### What the exercise asks
Pick out each line in the records below that contains the string "tinted" and copy it. Case counts.

============================================================

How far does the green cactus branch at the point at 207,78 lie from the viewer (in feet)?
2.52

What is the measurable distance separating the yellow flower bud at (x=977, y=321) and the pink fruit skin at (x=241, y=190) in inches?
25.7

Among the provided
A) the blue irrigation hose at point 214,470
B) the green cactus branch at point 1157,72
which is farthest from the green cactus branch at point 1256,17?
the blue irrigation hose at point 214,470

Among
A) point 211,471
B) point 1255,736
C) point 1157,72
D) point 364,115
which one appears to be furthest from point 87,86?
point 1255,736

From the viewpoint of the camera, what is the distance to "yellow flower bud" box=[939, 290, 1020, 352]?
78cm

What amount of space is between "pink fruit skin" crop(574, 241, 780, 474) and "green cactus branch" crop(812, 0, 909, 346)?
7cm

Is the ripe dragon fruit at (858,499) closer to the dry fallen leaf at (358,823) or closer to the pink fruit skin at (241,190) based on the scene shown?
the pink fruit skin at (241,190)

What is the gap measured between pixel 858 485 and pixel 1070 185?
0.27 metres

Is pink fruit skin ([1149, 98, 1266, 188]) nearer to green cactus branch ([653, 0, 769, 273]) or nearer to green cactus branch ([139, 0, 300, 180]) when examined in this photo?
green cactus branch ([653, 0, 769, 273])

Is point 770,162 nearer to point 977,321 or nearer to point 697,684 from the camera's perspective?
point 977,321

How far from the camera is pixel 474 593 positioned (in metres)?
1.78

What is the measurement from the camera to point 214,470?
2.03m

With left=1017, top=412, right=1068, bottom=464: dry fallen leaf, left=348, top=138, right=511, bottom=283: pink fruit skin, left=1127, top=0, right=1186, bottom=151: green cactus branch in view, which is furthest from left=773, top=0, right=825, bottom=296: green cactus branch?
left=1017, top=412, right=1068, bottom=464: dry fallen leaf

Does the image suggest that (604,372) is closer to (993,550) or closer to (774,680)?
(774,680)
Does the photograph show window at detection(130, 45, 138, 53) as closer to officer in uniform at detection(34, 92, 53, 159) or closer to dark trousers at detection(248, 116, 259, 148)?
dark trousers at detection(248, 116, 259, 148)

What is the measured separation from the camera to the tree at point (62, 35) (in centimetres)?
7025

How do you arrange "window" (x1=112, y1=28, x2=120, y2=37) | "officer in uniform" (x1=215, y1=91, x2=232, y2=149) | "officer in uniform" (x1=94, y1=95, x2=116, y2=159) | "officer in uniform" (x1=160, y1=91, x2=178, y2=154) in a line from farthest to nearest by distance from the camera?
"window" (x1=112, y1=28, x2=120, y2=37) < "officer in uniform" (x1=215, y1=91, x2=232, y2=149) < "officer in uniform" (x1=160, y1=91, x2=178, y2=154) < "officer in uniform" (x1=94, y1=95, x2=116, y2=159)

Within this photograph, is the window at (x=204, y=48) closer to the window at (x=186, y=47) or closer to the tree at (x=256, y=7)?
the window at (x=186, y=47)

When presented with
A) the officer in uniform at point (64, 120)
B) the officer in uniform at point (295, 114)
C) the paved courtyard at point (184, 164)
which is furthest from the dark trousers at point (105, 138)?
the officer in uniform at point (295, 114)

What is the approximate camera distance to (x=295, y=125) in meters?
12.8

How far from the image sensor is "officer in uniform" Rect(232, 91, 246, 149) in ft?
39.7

============================================================

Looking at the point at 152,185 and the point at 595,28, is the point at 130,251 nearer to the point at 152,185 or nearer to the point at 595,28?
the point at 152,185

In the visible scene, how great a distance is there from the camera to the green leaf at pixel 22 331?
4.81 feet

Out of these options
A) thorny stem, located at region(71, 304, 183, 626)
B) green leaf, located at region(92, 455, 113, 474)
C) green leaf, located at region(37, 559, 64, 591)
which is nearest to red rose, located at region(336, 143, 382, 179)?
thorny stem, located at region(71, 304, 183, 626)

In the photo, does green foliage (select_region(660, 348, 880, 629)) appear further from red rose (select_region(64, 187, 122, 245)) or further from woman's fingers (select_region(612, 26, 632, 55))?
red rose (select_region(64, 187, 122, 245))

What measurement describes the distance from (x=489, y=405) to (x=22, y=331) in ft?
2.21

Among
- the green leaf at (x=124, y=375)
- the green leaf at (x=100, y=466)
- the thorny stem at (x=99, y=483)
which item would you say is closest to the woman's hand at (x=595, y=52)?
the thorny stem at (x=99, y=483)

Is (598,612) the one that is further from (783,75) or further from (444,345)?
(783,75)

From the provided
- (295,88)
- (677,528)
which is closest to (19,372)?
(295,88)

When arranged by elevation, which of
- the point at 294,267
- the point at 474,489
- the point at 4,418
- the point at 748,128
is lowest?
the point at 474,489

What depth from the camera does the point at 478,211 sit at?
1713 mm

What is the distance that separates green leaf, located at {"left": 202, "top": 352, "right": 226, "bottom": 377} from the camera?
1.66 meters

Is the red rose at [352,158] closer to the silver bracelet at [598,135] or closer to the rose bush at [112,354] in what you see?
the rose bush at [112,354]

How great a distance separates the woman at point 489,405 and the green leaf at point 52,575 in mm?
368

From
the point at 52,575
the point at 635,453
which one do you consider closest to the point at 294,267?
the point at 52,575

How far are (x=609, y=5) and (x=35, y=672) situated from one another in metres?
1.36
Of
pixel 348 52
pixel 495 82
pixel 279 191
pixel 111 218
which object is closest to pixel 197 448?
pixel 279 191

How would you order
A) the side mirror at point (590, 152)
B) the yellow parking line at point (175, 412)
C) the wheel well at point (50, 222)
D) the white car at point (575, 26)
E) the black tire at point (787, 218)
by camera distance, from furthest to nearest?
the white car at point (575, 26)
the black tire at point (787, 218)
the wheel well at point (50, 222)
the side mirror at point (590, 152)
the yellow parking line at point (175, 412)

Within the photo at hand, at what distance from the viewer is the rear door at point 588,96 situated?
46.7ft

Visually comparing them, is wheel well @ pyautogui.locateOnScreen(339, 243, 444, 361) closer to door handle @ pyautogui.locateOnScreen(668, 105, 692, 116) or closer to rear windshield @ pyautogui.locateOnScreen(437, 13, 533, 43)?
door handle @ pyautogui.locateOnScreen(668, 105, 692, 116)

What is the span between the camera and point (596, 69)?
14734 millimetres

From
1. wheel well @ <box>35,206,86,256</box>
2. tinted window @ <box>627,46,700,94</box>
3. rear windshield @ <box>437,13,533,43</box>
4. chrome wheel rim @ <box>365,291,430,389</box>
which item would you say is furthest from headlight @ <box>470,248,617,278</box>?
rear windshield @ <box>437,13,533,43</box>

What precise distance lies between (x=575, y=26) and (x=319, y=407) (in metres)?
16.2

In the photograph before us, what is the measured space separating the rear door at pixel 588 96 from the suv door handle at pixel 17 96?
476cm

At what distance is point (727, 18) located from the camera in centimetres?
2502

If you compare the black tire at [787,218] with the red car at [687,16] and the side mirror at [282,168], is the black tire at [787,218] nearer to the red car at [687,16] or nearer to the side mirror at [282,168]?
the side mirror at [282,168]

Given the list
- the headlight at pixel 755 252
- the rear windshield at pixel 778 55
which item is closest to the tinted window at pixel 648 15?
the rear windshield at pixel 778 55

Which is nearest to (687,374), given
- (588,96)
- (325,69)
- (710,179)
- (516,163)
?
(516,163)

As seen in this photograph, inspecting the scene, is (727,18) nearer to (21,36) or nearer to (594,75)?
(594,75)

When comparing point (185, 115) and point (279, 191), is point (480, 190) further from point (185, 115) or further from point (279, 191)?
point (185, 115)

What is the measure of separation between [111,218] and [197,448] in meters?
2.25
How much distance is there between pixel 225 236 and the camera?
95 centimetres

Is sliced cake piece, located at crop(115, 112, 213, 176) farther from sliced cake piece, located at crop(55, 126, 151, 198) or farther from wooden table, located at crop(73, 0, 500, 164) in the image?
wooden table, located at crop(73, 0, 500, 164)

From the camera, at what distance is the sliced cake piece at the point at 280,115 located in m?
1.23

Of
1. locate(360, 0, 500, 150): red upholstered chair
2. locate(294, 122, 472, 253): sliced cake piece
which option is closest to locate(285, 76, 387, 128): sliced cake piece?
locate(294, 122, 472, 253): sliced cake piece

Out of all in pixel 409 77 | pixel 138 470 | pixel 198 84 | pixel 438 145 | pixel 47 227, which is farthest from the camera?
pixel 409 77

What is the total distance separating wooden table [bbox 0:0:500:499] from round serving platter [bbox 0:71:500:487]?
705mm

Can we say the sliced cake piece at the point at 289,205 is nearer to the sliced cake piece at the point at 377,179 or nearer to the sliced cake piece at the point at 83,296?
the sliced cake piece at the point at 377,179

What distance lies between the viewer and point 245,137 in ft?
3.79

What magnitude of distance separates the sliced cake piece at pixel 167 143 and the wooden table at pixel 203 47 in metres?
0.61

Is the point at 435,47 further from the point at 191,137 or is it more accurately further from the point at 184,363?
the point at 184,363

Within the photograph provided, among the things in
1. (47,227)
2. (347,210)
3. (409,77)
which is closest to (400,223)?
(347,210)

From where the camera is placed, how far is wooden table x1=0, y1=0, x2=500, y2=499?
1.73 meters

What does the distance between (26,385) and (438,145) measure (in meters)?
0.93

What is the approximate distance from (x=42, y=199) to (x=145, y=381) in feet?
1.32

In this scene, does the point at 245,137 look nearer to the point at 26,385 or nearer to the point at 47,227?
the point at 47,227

============================================================

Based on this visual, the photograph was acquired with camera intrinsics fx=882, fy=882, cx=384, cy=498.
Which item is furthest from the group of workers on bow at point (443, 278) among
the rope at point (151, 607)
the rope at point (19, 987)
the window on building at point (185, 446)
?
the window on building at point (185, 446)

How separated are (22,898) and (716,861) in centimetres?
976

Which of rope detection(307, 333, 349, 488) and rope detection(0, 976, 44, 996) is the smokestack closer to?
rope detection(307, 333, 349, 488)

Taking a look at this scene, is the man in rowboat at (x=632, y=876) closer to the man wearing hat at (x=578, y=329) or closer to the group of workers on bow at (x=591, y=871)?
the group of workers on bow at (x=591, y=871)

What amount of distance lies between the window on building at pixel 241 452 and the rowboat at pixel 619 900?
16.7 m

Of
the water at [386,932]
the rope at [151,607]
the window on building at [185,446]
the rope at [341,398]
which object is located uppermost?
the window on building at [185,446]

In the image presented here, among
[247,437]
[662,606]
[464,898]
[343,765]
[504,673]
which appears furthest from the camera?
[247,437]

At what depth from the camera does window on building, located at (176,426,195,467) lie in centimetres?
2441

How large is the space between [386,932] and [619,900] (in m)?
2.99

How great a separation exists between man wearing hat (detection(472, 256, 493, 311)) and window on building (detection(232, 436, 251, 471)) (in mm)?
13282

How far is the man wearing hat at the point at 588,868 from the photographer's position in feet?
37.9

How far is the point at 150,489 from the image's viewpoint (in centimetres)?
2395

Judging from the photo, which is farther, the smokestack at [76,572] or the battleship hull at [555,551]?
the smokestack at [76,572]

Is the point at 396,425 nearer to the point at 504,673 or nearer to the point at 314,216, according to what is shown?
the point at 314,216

============================================================

### Problem solution
2. tinted window @ <box>627,46,700,94</box>
which item is closest to the tinted window at pixel 648 15?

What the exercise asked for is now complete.